The others seated at the dining table for our evening meal all turned toward me, faces clouded with fake concern.

“It's nothing,” I said, smiling wanly. But I
was
sad, and tired, and distracted. Why shouldn't I be? I had spent the last few hours again and again picking through the things I'd found in Will's room, trying to understand what the items meant, either separately or together.

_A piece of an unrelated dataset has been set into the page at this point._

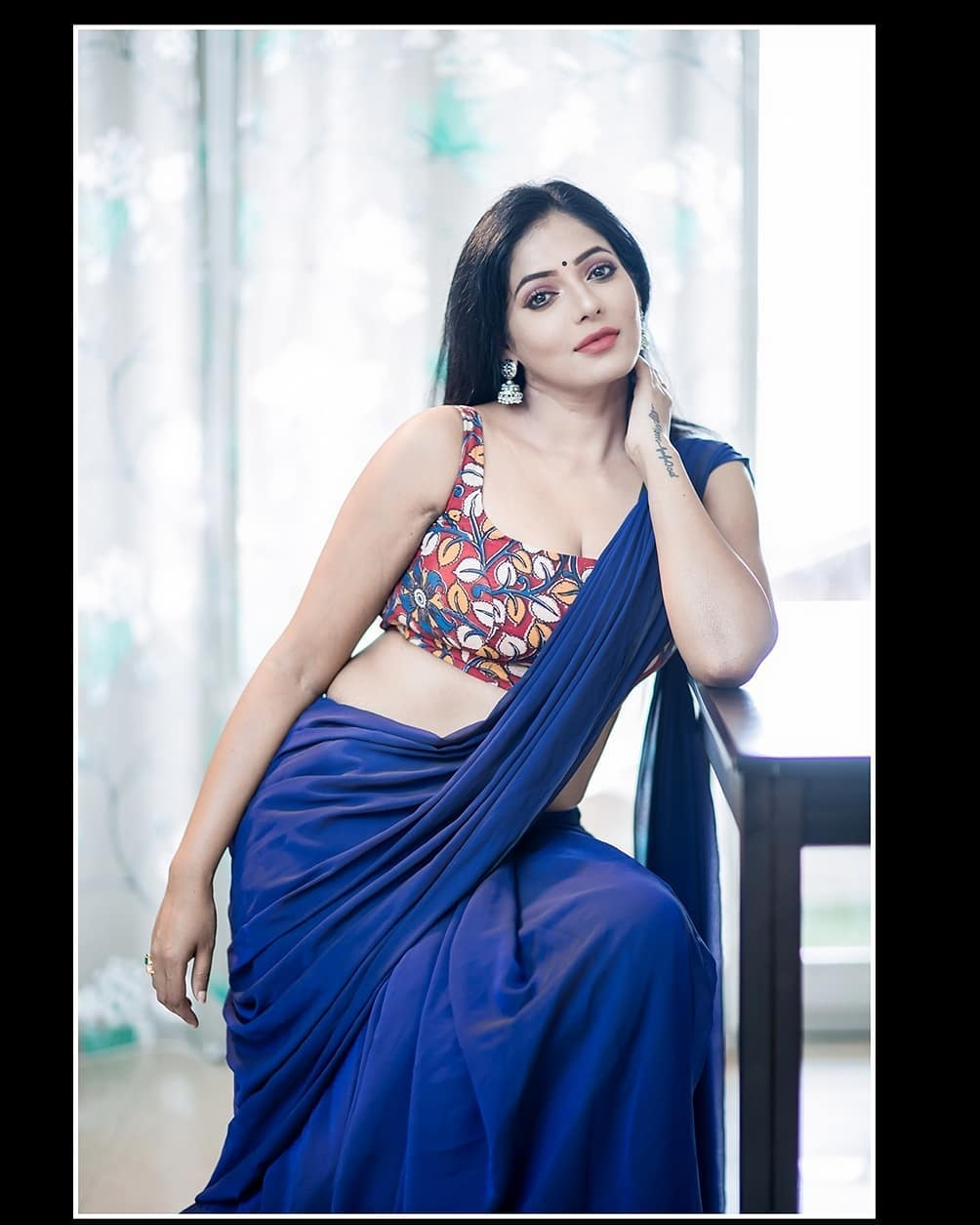 Reshma-Pasupuleti-latest-saree-photo-2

“She just misses the big city,” Darcy said. “Some of us is country girls, and some of us just ain't.”

I did chuckle a bit at that. I had no intention of telling her I'd been raised on a farm.

“Well,” Mathew Hazan noted, “she may miss the bright lights, but she certainly couldn't find better food anywhere in Manhattan.” He seemed to have half forgiven me for my prying suspicions. Mat passed me the cruet of Mrs. Wallace's special blue-cheese dressing. He was right about the food: It was the best salad dressing I'd ever tasted.

The cook was serving up “Americana” that night, saluting the basic corn-fed goodness of the heartland. The salad was fantastic. Then came an enormous lean brisket, sliced paper-thin and served with garlicy little potatoes and glazed carrots.

By the time Mrs. Wallace was clearing the plates from the main course, the wind outside had begun to howl. Someone had put on an old recording of the Riverside String Quartet performing Beethoven's opus 59, no. 3, done some years ago in Germany. I got up to raise the volume ever so slightly, and used that as an excuse to look at the worn album cover, which featured a photograph of the women in the recording studio. Yes, they all looked young and fresh, but this photo wasn't from exactly the same period as the snapshots I'd discovered in Will's room.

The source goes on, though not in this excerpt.